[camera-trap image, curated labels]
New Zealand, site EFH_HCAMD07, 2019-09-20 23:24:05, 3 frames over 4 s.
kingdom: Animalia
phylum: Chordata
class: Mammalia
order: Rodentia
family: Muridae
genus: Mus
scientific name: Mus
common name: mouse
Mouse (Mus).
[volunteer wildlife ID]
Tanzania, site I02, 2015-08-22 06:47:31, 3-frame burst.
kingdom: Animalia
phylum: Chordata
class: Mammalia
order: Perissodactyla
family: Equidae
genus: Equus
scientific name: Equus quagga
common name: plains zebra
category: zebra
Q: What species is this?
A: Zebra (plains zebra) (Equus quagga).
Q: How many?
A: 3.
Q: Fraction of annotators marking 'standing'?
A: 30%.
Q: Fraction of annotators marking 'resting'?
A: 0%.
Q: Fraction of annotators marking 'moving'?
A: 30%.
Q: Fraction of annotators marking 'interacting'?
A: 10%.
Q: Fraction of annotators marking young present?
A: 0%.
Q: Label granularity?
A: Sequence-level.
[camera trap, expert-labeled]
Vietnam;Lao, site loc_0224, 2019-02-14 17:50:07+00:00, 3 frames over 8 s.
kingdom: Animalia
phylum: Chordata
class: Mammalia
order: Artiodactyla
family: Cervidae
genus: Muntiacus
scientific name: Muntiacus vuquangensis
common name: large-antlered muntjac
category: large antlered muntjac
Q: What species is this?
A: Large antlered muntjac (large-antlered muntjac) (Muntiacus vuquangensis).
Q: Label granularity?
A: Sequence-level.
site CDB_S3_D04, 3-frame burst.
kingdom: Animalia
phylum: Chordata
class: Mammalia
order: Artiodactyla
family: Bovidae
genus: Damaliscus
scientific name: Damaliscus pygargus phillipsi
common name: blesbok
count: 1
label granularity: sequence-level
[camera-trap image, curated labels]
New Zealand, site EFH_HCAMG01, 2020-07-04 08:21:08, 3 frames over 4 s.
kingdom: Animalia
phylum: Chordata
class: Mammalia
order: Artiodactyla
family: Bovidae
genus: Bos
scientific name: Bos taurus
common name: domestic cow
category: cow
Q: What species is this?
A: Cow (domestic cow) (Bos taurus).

**What you have to do**
Each record must be transcribed exactly, with nothing left out.

**Finished exercise**
[camera-trap image, curated labels]
New Zealand, site EFH_HCAMD07, 2019-09-20 23:24:05, 3 frames over 4 s.
kingdom: Animalia
phylum: Chordata
class: Mammalia
order: Rodentia
family: Muridae
genus: Mus
scientific name: Mus
common name: mouse
Mouse (Mus).
[volunteer wildlife ID]
Tanzania, site I02, 2015-08-22 06:47:31, 3-frame burst.
kingdom: Animalia
phylum: Chordata
class: Mammalia
order: Perissodactyla
family: Equidae
genus: Equus
scientific name: Equus quagga
common name: plains zebra
category: zebra
Q: What species is this?
A: Zebra (plains zebra) (Equus quagga).
Q: How many?
A: 3.
Q: Fraction of annotators marking 'standing'?
A: 30%.
Q: Fraction of annotators marking 'resting'?
A: 0%.
Q: Fraction of annotators marking 'moving'?
A: 30%.
Q: Fraction of annotators marking 'interacting'?
A: 10%.
Q: Fraction of annotators marking young present?
A: 0%.
Q: Label granularity?
A: Sequence-level.
[camera trap, expert-labeled]
Vietnam;Lao, site loc_0224, 2019-02-14 17:50:07+00:00, 3 frames over 8 s.
kingdom: Animalia
phylum: Chordata
class: Mammalia
order: Artiodactyla
family: Cervidae
genus: Muntiacus
scientific name: Muntiacus vuquangensis
common name: large-antlered muntjac
category: large antlered muntjac
Q: What species is this?
A: Large antlered muntjac (large-antlered muntjac) (Muntiacus vuquangensis).
Q: Label granularity?
A: Sequence-level.
site CDB_S3_D04, 3-frame burst.
kingdom: Animalia
phylum: Chordata
class: Mammalia
order: Artiodactyla
family: Bovidae
genus: Damaliscus
scientific name: Damaliscus pygargus phillipsi
common name: blesbok
count: 1
label granularity: sequence-level
[camera-trap image, curated labels]
New Zealand, site EFH_HCAMG01, 2020-07-04 08:21:08, 3 frames over 4 s.
kingdom: Animalia
phylum: Chordata
class: Mammalia
order: Artiodactyla
family: Bovidae
genus: Bos
scientific name: Bos taurus
common name: domestic cow
category: cow
Q: What species is this?
A: Cow (domestic cow) (Bos taurus).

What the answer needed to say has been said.